I found it hard to deal with the things people would say to us. Even professionals would state, "at least you can get pregnant", or "it just wasn't meant to be this time", or "perhaps you are too stressed". With no other explanations, I began to believe it was all my fault. I tried everything to change it - I gave up alcohol and caffeine, ate healthily, reduced my working hours, took up reflexology and even got a dog! And just when I had given up all hope, pregnancy number seven stayed put. Cruelly, we lost our beloved dog in a tragic accident when I was six months pregnant.

I was terribly anxious throughout my pregnancy and never dared believe it would be OK. But, after a traumatic birth and a difficult first few weeks, we took home our beautiful, healthy baby boy. Three years later, we had another son. I will be eternally grateful that we were able to have children in the end. Even to this day, I pinch myself when I see them sleeping.

What do I see looking back now?

I see a young couple who suddenly changed from being open with full hearts, to being closed and struggling. We struggled to keep positive; to keep our careers going forward; to deal with profound and repeated loss and uncertainty; and to remain upbeat while others around us were having babies. We were full of negative self-talk, confused by the lack of answers and tormented by questions like "why us", and "what have we done to deserve this?" It was very bleak.

What has reflection taught me?

It's only recently that I've felt able to reflect on that time properly and understand what it has taught me. While I'd never have wished to go through that experience, it equipped me with stronger compassion, a deeper insight and a greater understanding of how to deal with life's big questions. It had a profound impact on me as a person and led me to take a completely different career path - retraining as a coach to help other people through change.

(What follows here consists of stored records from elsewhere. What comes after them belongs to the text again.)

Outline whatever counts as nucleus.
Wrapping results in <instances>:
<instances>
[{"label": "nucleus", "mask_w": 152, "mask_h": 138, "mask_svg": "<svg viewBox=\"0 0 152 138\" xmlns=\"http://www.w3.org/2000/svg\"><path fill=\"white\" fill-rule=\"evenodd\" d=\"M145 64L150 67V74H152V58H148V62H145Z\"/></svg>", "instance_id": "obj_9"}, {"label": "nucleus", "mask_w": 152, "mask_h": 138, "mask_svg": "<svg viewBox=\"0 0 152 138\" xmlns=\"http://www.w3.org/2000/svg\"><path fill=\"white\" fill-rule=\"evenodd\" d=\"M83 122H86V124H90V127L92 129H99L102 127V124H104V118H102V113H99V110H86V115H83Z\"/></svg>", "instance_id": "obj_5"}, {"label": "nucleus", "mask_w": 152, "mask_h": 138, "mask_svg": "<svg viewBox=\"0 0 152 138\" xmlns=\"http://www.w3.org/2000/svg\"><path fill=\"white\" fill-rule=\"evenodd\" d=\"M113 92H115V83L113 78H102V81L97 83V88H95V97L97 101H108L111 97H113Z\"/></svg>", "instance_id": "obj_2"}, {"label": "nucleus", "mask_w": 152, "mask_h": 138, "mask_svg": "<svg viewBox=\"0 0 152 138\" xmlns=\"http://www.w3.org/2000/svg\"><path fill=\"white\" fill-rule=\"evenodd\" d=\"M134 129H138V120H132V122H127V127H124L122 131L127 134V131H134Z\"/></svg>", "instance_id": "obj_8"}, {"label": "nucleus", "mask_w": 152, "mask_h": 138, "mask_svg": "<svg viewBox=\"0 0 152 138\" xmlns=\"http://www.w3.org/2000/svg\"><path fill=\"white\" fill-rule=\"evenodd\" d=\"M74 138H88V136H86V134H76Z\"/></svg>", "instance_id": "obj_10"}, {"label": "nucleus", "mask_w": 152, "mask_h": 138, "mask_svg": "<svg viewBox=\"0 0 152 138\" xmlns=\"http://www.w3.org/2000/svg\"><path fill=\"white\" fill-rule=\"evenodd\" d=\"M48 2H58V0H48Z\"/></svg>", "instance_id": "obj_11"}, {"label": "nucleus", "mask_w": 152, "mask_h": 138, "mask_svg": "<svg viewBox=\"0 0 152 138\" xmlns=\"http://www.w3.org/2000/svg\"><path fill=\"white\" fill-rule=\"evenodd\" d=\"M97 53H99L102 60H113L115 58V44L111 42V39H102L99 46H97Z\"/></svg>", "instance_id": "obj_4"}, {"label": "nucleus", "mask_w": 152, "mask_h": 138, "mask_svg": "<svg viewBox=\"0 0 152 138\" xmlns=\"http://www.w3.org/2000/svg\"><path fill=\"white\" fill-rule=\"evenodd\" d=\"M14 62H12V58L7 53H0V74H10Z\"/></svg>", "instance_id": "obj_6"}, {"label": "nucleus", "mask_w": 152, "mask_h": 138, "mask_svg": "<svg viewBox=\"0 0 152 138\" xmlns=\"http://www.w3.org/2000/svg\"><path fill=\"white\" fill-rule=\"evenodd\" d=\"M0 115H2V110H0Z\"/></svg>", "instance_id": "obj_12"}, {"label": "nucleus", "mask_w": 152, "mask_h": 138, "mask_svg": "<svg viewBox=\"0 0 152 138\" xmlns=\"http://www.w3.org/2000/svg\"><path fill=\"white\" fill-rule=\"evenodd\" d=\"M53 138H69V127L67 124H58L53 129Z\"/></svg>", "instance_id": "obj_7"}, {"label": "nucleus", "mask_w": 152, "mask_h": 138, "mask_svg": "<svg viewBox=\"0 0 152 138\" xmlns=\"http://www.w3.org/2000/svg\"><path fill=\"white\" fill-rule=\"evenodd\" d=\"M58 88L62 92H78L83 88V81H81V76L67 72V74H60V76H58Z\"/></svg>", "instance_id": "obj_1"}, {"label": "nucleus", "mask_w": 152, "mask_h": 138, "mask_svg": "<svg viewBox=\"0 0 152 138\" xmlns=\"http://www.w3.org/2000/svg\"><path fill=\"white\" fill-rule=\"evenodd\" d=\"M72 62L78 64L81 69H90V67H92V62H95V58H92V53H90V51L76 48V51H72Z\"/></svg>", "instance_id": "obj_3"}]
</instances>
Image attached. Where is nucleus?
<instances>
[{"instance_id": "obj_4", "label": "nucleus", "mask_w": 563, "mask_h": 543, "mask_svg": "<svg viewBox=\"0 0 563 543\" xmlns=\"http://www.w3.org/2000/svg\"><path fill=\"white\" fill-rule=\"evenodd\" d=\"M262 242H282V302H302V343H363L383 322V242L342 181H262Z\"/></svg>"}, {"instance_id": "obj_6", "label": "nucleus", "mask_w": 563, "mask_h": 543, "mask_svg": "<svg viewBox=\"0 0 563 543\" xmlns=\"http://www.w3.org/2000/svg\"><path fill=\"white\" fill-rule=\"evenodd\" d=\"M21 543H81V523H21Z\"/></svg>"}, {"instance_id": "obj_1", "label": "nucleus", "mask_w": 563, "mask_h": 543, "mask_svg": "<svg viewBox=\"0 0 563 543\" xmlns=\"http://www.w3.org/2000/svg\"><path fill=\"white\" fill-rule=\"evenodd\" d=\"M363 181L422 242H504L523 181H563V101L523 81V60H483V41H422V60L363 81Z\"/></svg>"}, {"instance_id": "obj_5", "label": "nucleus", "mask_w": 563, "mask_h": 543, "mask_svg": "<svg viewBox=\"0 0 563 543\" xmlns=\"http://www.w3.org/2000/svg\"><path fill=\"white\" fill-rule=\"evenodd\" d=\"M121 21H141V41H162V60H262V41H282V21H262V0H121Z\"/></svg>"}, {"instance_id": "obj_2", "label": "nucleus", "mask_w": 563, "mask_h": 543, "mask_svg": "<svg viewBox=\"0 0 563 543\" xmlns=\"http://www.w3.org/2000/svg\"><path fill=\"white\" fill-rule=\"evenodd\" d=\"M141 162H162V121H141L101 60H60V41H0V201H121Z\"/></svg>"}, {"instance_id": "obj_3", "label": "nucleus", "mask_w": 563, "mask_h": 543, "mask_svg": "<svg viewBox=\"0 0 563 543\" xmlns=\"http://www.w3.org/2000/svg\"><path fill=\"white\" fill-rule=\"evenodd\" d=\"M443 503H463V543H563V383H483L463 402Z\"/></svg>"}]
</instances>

Knowing what I know now, I often wonder what I would say to my younger self in the midst of that despair. The list is endless but key things stand out:

  • You can't control what is happening, or not happening. Don't torment or blame yourself looking for answers and try to live in the present as much as possible.
  • You are not alone. There are many people going through the same experience. Reach out to others, be open about your pain and you'll find others open up too.
  • Work on positivity. It's not easy when you are at the lowest possible point, but negativity and isolation are unhelpful and a waste of crucial energy. Find the environment and tools which nurture you and refuel your strength.
  • Accept help from the now countless support agencies, you will empower yourself to heal and move forward. Grief for the unseen loss is important.

Most of all, this experience never leaves you - it will find you at the most unexpected times. But it will also give you strength when you need it most, and skills that you'll carry through life.